There is the very strong likelihood down this path of the Humans becoming utterly decadent and incapable of caring for themselves, and hence completely dependent on their slaves. Even absent an actual robot revolt, this might lead to the Humans becoming an anachronistic spandrel in an expanding AI civilization, revered but kept far away from making any actual important decisions.

Until the AI culture mutated, and the Humans were done away with by the most successful variants.

4596485

This is certainly possible, depending on your definition of "people." A civilization dependent on robot slaves would probably define people running in the control systems of starships as being "non-people," which is a very dangerous way to define the people who command vast masses moving at near-lightspeed, and responsible for the communications holding together one's civilization.
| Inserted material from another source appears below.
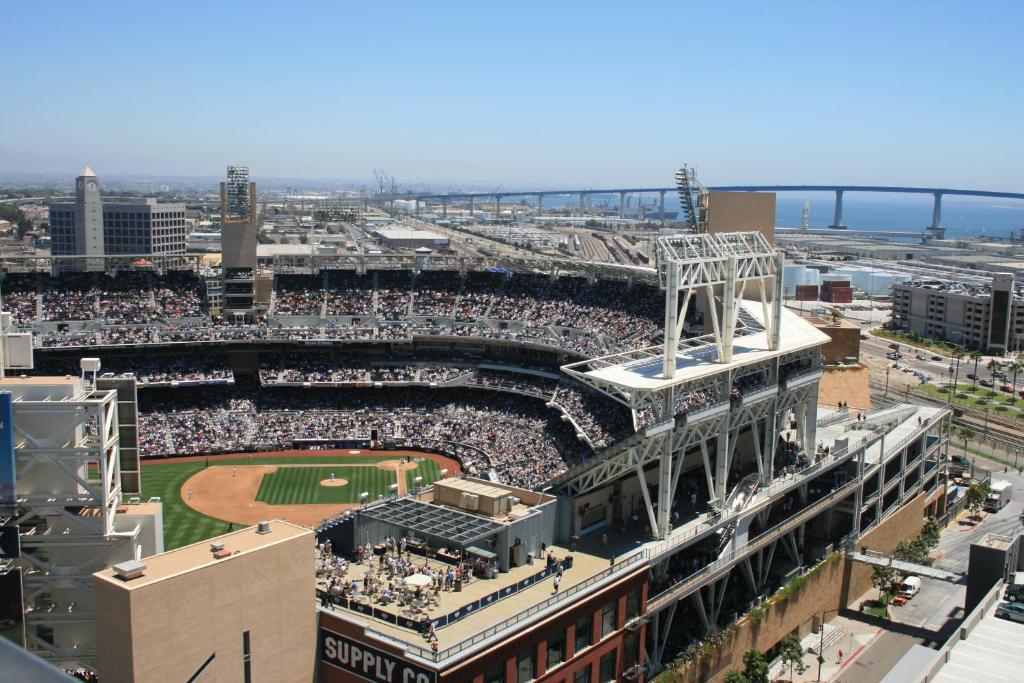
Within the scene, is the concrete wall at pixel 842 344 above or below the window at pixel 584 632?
above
I notice, also, that you're assuming only one major inhabited planet per system. This seems very improbable.

Second of all, there is, of course, no reason to leave self-government to people. People are rather stupid and easily influenced, so other than providing volition ("what do we want") they should really not be making any technical decisions ("how do we get there without doing stupid stuff") should be really given over to specialist intelligences, regardless of whether it's Earth or not, I place no special significance on Earth in that regard.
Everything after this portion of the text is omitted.